Rate Cuts Delayed? Lean on Active ETFs | ETF Trends

Markets have seemingly overestimated the number of rate cuts this year, but have markets also overestimated the progress against inflation?

Recent consumer data has come in a bit more disappointing than early 2024 positivity may have suggested. Consumer price inflation came in a bit higher than expected in February, while retail sales have dropped. To adapt to that, investors may want to consider active ETFs.

See more: PwC Survey: Active ETFs to See Significant Demand

That, as noted in the Wall Street Journal, has dropped the potential for a 25 basis point cut in June from around 57% a week ago to about 50% now, per the CME FedWatch tool. As such, it appears that rate cuts may occur even further out in 2024 than expected. This follows many months of market anticipation of, first, a recession inducing cuts, and second, waiting for cuts following inflation’s defeat.

In some ways, it creates an image of a “Mission Accomplished” moment against inflation. If inflation does slow the economy down even mildly, while remaining stubborn itself, the Fed’s hesitation to cut could throw off investors. That may offer an opportunity to lean on active ETFs.

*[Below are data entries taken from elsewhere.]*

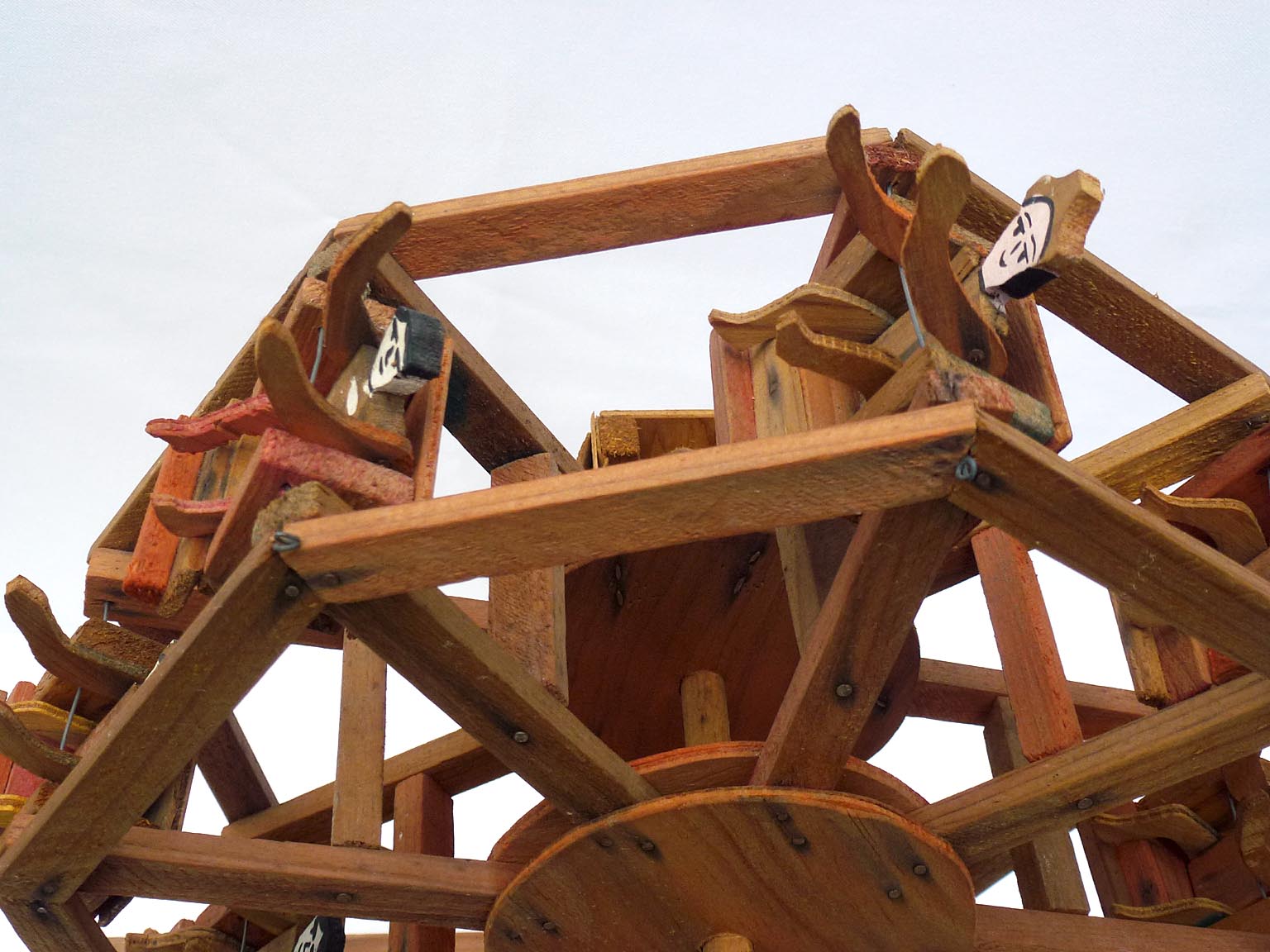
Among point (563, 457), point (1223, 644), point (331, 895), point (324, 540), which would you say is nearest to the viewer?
point (324, 540)

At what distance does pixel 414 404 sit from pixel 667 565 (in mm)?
1564

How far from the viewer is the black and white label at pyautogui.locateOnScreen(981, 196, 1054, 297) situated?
3.85 metres

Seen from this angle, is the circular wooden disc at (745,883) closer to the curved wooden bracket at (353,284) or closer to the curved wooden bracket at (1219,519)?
the curved wooden bracket at (1219,519)

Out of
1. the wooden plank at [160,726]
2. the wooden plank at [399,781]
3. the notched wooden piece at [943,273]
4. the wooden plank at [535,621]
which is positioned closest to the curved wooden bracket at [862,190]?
the notched wooden piece at [943,273]

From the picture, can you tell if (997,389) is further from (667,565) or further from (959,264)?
(667,565)

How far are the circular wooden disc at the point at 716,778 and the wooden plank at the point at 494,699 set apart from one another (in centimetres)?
7

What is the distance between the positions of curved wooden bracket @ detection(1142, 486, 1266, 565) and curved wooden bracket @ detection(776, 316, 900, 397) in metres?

Actively managed strategies offer adaptability and flexibility that could help with the rate cuts waiting game. Whereas passive strategies just track broad indexes, active managers can move more quickly. They retain the ability to over- or underweight various stocks. At the same time, they can move toward or away from whole sectors.

That could help if rate cuts don’t arrive and growthy, tech-oriented stocks lose momentum. It could take a fundamental research approach and find firms in underrated sectors with durable cash flows or balance sheets that could help in a slump. T. Rowe Price offers a suite of active ETFs. That includes strategies like, for example, the T. Rowe Price Capital Appreciation ETF (TCAF).